Given records -
..........

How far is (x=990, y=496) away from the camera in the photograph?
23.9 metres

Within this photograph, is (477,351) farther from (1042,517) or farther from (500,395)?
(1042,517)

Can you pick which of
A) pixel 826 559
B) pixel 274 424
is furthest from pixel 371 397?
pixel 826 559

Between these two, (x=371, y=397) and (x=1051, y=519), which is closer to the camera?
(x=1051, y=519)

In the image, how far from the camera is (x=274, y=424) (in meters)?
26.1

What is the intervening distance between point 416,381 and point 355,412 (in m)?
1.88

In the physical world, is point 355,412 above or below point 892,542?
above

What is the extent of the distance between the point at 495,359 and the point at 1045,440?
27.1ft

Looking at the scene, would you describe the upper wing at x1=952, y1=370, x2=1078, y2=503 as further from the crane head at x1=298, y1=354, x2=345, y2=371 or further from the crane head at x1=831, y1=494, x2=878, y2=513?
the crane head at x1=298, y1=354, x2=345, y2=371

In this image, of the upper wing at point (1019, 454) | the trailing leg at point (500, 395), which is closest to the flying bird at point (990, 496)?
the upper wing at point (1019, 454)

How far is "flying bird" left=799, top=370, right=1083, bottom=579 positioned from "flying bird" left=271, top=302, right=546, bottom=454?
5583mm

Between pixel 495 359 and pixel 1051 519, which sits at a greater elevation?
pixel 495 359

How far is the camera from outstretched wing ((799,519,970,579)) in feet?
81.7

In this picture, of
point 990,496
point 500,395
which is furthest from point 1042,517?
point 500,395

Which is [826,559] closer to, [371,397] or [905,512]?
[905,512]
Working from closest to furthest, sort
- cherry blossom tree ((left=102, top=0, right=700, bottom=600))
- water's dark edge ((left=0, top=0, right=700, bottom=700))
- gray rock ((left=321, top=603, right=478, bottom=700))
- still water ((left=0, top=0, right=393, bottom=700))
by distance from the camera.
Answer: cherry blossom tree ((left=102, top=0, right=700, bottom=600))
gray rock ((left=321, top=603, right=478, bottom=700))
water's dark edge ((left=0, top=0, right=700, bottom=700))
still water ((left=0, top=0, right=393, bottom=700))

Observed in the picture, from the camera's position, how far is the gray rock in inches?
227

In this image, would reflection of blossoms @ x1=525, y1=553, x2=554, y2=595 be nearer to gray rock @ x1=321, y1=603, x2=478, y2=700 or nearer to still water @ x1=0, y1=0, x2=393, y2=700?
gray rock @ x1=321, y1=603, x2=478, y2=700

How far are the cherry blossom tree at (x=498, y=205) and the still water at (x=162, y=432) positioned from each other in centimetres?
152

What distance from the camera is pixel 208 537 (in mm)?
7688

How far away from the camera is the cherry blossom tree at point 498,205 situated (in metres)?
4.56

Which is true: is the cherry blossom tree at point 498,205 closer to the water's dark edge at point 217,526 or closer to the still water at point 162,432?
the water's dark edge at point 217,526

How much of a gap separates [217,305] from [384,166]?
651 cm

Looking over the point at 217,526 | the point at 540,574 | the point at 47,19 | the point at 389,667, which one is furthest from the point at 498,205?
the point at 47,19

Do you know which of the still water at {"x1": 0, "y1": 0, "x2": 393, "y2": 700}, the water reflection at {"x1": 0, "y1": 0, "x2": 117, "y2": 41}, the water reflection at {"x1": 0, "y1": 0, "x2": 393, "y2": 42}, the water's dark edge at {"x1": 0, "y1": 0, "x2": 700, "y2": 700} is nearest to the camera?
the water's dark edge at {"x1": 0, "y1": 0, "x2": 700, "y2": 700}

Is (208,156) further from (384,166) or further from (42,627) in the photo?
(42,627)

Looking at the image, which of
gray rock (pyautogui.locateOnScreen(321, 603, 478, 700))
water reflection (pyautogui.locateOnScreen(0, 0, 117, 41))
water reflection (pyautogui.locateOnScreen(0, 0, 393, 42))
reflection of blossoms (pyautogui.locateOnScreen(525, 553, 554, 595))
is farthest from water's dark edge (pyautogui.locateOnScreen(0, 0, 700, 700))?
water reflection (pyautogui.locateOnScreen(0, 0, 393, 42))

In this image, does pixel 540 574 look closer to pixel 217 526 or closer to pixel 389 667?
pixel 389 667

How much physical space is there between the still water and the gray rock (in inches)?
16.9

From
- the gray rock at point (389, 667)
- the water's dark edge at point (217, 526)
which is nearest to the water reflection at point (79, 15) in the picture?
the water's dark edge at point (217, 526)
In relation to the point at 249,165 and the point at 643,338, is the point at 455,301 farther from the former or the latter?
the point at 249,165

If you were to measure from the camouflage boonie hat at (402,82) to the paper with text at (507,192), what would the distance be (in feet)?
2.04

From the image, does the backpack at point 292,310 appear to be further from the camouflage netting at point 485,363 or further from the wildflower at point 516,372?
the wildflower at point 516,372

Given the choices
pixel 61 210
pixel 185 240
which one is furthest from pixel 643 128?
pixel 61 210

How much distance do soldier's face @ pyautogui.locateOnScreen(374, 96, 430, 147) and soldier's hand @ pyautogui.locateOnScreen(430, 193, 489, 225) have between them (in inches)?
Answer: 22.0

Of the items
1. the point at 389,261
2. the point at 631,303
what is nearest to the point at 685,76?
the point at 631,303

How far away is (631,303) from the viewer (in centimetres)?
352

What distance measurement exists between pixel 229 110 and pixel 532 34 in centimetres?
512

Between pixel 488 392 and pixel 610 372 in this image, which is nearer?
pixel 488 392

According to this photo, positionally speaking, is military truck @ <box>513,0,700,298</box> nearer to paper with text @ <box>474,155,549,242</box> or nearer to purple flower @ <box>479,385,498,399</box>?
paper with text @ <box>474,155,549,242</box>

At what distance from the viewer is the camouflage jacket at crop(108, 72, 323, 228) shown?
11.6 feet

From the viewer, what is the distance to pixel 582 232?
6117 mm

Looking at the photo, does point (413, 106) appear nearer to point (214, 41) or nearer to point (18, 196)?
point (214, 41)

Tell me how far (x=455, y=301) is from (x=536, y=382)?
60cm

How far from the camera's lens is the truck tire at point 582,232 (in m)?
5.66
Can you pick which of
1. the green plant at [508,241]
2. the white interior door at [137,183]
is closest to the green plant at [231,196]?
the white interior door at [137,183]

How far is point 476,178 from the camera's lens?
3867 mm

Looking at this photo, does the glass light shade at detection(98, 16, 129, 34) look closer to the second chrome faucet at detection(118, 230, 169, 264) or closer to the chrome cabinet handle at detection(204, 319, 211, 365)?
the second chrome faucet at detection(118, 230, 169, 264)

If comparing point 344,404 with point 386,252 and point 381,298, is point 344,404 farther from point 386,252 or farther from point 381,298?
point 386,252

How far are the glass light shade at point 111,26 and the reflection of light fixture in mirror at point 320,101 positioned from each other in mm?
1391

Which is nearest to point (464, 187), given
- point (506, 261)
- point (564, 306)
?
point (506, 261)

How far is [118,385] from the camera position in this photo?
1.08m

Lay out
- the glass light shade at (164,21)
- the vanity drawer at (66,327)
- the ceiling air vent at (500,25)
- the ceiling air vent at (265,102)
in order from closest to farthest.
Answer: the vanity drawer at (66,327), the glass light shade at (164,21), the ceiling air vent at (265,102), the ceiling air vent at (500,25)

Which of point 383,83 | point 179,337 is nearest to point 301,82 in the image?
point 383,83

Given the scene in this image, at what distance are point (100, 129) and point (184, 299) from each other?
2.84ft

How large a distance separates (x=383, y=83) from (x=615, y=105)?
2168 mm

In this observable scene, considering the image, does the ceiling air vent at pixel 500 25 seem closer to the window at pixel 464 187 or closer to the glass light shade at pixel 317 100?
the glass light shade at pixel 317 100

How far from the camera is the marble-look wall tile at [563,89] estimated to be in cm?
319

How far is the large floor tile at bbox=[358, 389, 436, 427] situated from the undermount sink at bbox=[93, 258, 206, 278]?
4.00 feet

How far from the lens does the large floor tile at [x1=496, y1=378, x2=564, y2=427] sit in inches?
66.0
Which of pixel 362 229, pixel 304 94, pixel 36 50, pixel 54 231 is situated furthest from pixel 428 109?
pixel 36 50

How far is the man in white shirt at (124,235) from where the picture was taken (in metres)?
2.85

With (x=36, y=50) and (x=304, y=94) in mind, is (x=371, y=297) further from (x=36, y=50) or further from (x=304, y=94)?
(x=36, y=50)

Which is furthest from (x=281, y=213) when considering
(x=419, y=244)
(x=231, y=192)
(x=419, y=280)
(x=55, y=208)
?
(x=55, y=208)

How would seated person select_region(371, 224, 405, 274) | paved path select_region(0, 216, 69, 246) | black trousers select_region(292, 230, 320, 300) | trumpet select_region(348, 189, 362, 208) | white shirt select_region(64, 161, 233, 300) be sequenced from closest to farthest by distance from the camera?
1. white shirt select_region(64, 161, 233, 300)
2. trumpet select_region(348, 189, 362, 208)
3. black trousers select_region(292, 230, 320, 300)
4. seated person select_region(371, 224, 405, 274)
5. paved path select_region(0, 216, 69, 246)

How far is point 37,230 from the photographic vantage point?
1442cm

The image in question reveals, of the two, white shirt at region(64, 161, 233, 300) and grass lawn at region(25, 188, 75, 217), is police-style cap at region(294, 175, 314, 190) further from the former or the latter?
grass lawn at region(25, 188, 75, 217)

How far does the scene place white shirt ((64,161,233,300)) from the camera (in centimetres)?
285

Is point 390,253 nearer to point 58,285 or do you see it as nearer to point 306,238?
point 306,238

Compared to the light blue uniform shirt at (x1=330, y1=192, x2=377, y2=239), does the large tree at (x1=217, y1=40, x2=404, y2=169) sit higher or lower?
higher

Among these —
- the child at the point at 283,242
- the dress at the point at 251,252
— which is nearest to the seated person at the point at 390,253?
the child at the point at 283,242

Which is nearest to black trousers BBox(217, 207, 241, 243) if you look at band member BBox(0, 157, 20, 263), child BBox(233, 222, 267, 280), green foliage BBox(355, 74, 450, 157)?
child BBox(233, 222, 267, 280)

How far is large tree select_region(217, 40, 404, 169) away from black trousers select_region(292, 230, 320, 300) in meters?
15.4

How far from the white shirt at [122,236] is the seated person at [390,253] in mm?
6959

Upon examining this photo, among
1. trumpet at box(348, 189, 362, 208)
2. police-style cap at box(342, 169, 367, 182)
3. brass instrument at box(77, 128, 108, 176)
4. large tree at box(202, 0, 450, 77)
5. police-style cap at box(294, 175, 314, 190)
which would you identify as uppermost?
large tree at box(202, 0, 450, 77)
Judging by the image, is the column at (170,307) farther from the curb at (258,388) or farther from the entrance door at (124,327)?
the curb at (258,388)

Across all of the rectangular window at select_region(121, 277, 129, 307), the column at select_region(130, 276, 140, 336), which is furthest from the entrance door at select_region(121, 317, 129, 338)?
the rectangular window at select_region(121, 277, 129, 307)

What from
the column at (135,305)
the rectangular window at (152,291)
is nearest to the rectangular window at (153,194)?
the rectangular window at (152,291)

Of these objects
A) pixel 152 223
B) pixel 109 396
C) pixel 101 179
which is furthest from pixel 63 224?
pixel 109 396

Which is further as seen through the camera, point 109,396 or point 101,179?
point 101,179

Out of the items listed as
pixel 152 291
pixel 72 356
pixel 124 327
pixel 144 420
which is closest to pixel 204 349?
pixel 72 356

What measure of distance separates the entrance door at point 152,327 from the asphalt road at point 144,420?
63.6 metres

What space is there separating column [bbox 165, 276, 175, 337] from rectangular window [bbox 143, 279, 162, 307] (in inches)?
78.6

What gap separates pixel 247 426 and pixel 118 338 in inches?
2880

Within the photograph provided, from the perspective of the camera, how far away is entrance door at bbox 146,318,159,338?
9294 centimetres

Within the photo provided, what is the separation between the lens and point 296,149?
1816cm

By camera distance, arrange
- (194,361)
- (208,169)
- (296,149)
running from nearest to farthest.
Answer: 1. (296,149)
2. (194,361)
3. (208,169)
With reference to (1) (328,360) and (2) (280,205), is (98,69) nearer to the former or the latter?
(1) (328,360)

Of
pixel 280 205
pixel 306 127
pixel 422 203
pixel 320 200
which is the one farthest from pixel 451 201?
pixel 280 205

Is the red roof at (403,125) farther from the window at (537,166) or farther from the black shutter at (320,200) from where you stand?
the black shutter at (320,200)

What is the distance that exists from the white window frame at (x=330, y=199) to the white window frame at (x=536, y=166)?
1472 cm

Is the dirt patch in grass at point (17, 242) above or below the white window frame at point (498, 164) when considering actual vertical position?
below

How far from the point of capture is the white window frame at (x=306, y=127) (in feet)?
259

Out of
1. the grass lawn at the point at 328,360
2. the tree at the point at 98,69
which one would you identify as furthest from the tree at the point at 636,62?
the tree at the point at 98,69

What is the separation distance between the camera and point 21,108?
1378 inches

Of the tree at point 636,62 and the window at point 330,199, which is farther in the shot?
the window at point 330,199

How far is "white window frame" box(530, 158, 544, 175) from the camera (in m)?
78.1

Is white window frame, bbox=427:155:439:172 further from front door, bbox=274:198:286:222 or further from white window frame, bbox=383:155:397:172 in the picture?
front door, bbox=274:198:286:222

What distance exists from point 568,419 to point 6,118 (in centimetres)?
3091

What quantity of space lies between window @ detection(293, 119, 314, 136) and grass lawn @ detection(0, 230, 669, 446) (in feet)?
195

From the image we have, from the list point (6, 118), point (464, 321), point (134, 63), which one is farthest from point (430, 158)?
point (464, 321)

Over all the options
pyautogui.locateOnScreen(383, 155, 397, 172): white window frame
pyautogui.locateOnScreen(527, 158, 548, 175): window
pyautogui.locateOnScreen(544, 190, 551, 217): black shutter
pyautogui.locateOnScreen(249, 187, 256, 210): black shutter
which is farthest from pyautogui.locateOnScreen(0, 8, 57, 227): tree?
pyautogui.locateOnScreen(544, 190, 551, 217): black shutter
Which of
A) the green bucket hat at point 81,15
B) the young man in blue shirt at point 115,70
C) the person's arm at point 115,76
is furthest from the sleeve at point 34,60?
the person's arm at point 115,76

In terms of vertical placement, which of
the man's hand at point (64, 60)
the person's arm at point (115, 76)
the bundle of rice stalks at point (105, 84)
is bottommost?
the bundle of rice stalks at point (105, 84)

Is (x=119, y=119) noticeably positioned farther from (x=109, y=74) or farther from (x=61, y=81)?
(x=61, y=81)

..........

Instructions for the task - Beginning at the line that holds "In terms of vertical placement, which of", write out word for word each line through the end of the records.

Solution for this task -
In terms of vertical placement, which of
the man's hand at point (64, 60)
the person's arm at point (115, 76)
the bundle of rice stalks at point (105, 84)
is bottommost?
the bundle of rice stalks at point (105, 84)

Is (x=119, y=119) noticeably positioned farther from (x=109, y=74) or farther from (x=61, y=81)?
(x=61, y=81)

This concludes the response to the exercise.